Tamara Kostianovsky et la chair du monde

Tamara Kostianovsky et la chair du monde

Jusqu’au 3 novembre 2024, le Musée de la Chasse et de la Nature présente la première grande exposition en France de l’artiste Tamara Kostianovsky.   
 
 
                                                                                                                                                                                                                                                                                                                         /// Nora Djabbari 
 
 
 

Au Musée de la Chasse et de la Nature se sont échouées de curieuses carcasses colorées.
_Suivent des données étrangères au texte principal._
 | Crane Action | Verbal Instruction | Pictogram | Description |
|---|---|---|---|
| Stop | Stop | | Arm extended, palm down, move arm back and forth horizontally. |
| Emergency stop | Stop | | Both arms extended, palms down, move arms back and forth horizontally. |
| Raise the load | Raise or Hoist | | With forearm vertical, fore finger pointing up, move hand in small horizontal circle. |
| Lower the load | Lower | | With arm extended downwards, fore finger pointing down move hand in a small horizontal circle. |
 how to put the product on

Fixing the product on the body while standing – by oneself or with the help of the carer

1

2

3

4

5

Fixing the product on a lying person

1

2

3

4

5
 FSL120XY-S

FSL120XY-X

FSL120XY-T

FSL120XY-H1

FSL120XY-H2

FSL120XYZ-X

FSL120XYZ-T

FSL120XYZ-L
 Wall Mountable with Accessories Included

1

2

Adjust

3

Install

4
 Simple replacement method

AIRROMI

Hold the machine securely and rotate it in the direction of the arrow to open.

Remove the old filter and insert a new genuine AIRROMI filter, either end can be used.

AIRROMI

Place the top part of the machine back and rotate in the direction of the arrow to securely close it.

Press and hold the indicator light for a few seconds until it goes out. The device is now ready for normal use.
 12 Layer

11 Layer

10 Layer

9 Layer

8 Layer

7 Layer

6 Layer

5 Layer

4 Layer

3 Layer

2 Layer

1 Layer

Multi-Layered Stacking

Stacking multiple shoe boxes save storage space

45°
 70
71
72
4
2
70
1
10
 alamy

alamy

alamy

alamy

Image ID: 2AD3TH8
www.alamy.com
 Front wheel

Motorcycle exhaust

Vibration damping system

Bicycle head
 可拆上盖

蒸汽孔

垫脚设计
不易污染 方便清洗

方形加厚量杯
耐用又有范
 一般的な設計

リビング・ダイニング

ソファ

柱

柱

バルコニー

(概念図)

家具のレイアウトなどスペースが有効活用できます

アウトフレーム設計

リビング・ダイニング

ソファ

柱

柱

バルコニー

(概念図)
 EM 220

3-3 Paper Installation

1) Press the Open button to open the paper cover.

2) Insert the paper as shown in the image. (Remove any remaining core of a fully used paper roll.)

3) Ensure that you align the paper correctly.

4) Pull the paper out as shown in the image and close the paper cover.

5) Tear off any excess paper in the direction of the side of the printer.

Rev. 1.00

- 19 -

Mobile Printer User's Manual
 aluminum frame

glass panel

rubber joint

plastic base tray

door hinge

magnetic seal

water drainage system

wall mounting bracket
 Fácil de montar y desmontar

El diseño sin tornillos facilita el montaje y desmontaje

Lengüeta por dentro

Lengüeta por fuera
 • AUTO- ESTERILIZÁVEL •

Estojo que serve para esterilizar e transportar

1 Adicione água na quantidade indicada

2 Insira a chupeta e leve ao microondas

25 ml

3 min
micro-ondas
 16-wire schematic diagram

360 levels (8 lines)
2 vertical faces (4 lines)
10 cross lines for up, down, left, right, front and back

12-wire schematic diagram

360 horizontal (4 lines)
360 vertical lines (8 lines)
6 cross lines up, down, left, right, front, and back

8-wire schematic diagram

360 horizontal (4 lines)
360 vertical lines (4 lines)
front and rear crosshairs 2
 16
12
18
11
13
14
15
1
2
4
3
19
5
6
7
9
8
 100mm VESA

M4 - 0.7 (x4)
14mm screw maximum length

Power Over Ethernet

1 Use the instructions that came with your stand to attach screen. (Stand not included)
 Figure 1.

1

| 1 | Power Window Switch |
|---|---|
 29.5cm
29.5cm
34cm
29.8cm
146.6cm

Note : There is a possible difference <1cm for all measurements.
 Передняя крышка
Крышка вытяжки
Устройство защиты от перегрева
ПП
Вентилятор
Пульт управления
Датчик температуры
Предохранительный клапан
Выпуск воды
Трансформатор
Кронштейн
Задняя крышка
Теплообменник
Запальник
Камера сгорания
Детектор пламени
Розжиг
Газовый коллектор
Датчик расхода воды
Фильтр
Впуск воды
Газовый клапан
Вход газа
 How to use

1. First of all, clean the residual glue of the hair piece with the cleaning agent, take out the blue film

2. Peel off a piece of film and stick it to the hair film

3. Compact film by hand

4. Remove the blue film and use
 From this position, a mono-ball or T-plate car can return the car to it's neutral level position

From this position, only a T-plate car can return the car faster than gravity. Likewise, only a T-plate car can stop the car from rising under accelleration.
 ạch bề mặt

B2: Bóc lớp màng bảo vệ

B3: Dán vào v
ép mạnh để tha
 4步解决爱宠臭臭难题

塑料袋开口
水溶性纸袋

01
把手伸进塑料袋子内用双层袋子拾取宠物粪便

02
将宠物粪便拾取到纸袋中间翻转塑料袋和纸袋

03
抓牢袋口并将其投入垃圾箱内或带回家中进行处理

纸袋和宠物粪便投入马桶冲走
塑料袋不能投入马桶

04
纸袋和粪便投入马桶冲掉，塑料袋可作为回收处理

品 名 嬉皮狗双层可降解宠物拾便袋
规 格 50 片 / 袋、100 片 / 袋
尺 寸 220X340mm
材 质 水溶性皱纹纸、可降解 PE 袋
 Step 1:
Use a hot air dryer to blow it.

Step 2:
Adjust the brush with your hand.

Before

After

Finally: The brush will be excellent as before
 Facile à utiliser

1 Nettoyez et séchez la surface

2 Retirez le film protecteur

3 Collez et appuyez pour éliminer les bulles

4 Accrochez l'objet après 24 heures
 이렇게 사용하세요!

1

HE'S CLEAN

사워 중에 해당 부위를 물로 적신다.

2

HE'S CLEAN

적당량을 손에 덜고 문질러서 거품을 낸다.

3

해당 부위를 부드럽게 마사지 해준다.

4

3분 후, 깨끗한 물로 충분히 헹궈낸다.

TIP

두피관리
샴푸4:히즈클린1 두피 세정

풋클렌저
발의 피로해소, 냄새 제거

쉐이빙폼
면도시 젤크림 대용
Dès notre entrée, nous sommes accueillis par des souches d’arbres et des cadavres d’oiseaux. Aux côtés des peintures du XVIIIe siècle au style baroque et rococo, un nouveau ballet de sculptures grandeur nature. On pense aux natures mortes de Chardin ou à la brutalité des toiles de Goya. Ce sont des corps à vif, complètement éventrés, qui exposent leurs entrailles de tissus multicolores avec panache. Qu’elles soient suspendues du haut d’un crochet ou accrochées sur les murs de damas de velours prune, ces créatures exotiques donnent l’impression de vivre encore, irriguées par des veines faites de tissus bariolés et de fils délicatement entrelacés. La matière est texturée, les détails minutieusement travaillés. Mais derrière la flamboyance des couleurs, derrière la prouesse technique qui séduit, une profonde réflexion sur notre rapport au monde. L’artiste tisse en effet depuis des années une œuvre inspirée par des concepts philosophiques et humanistes.

 

 

Vue de l’exposition © Musée de la Chasse et de la nature
Vue de l’exposition © Musée de la Chasse et de la nature

 

 

 

Toutes ces créations ont été réalisées à partir de vêtements et autres textiles usagés. Faire de l’art à partir d’objets utilisés fait partie intégrante de la pratique de Tamara Kostianovsky. Née en 182882 à Jérusalem, elle grandit en Argentine et termine ses études en Beaux Arts aux Etats Unis. Se revendiquant comme une latinx, elle est sensible aux thématiques de l’immigration et de la colonisation. Son œuvre explore la fragilité de l’existence, les rapports entre la vie et la mort. “La chair du monde” fait référence à un concept du phénoménologue Merleau Ponty. Pour lui, la perception n’est pas seulement une affaire de sens et de cerveau mais elle est également ancrée dans le corps et son interaction avec l’environnement. Selon Merleau Ponty, avant de conceptualiser ou d’analyser le monde, nous l’appréhendons d’abord de manière sensorielle et pré-rationnelle à travers notre corps.

 

 

 

 

Vue de l’exposition © Musée de la Chasse et de la nature

 

 

 

Kostianovsky, en réutilisant des textiles ayant appartenu à des humains pour recréer des éléments naturels, matérialise cette idée en transformant les matériaux usés en objet d’étonnement, faisant de la mort une source de renaissance. “Il y a quelques années, lors d’une randonnée dans une forêt du nord de l’Etat de New-York, j’ai découvert un tronc d’arbre tombé au sol qui était entièrement recouvert d’une riche mousse verte qui transformait le tronc en un trône spectaculaire. (…) Depuis, j’ai fait des recherches sur les arbres morts et la manière dont ils peuvent devenir les hôtes d’une nouvelle vie, en exprimant souvent plus de vie lorsqu’ils sont morts que lorsqu’ils étaient vivants, en lien avec le concept de régénération et de renaissance qui est au cœur de cette exposition” explique l’artiste. 

 

 

 

 

Vue de l’exposition © Musée de la Chasse et de la nature

 

 

 

Notre parcours nous amène à découvrir des troncs où sont intégrés des pantalons ayant appartenu à son père, aujourd’hui décédé. L’exposition prend des allures autobiographiques. Sont évoqués des thèmes chers à l’artiste comme la nature et l’écologie, ses souvenirs d’enfance ou encore la violence de la dictature militaire en Argentine. Une œuvre universelle et conceptuelle qui nous touche par la simplicité avec laquelle son message s’énonce.